Incubation of rat glomerular mesangial cells with potent proinflammatory cytokines like interleukin 1 beta (IL-I beta) triggers the expression of a non-pancreatic secretory phospholipase A(2) (sPLA(2)) and increases the formation of prostaglandin E-2. We show here that sPLA(2) acts in an autocrine fashion on mesangial cells and induces a rapid activation of protein kinase C (PKC) isoenzymes delta and epsilon and of p42 mitogen-activated protein kinase (MAPK), two putative activators of cytosolic phospholipase A(2) (cPLA(2)). sPLA(2) also activates Raf-l kinase in mesangial cells which integrates the signals coming from PKC for further processing along the MAPK cascade.

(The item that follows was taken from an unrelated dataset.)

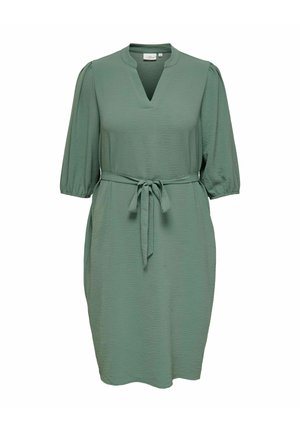 Grønn knelengde kjole med teksturert stoff, 3/4 puffermer, hakket utringning og belte knyttet i midjen.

Subsequently a phosphorylation and activation of cPLA(2) is observed, thus arguing for a cross-talk between the two classes of PLA(2). Pretreatment of cells with either the highly specific PKC inhibitor Ro-318220 or the highly specific MAPK kinase (MEK) inhibitor PD 98059 completely blocked the sPLA(2)-induced cPLA(2) activation, indicating that both kinases are essential for the cross-talk between the two types of PLA(2). The effect of sPLA(2) is mimicked by lysophosphatidylcholine (LPC), a reaction product of sPLA(2) activity. LPC stimulates PKC-epsilon, Raf-l kinase and MAPK activation as well as cPLA(2) activation with a subsequent increase in arachidonic acid release from mesangial cells. These data suggest that sPLA(2) by cleaving membrane phospholipids and generating LPC and other lysophospholipids activates cPLA(2) via the PKC/Raf-1/MAPK signalling pathway. Hence a network of interactions between different PLA(2)s is operative in mesangial cells and may contribute to the progression of glomerular inflammatory processes. (C) 1997 Elsevier Science B.V.